• Exercise instructions
Render everything from the line containing "Examining the photograph, is" down to the end of the material as a Markdown table with the columns Row and Line. Number each line in order and leave out blank lines.

--- --- ---

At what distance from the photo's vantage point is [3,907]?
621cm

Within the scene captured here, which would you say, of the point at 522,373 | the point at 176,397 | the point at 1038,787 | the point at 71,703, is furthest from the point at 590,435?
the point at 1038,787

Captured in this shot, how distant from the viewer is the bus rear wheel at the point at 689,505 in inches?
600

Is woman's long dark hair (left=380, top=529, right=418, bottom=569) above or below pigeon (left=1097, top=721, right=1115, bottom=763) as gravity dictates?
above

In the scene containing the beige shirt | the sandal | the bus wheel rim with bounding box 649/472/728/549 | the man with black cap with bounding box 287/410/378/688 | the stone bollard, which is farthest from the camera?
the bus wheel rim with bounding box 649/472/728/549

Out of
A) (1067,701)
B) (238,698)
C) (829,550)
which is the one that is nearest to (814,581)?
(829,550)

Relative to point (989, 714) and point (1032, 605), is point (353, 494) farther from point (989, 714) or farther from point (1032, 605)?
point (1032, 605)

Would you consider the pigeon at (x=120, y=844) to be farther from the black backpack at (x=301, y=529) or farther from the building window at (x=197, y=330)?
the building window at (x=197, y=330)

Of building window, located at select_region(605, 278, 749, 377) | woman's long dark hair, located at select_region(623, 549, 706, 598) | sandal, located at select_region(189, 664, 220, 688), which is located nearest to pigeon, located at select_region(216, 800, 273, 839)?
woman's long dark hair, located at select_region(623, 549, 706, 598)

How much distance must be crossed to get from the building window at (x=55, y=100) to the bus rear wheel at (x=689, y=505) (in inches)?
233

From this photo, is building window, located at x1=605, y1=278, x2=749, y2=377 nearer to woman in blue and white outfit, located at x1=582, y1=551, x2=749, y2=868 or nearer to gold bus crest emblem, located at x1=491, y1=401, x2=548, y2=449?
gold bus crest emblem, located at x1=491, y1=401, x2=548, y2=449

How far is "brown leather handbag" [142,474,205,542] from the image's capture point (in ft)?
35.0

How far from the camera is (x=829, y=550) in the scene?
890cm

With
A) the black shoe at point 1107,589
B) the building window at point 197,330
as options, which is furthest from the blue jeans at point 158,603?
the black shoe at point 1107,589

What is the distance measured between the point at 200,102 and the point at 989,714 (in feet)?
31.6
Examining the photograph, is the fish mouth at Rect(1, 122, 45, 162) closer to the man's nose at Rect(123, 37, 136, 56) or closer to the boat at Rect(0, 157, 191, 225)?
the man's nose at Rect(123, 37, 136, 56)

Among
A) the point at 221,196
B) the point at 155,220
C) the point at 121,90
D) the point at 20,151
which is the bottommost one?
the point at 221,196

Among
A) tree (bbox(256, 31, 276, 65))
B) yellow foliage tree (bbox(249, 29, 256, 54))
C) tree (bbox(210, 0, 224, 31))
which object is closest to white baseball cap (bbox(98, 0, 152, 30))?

--- --- ---

• Complete answer
| Row | Line |
|---|---|
| 1 | Examining the photograph, is the fish mouth at Rect(1, 122, 45, 162) closer to the man's nose at Rect(123, 37, 136, 56) or closer to the boat at Rect(0, 157, 191, 225)? |
| 2 | the man's nose at Rect(123, 37, 136, 56) |
| 3 | Among |
| 4 | A) the point at 221,196 |
| 5 | B) the point at 155,220 |
| 6 | C) the point at 121,90 |
| 7 | D) the point at 20,151 |
| 8 | which is the bottommost one? |
| 9 | the point at 221,196 |
| 10 | Among |
| 11 | A) tree (bbox(256, 31, 276, 65)) |
| 12 | B) yellow foliage tree (bbox(249, 29, 256, 54)) |
| 13 | C) tree (bbox(210, 0, 224, 31)) |
| 14 | which object is closest to white baseball cap (bbox(98, 0, 152, 30))? |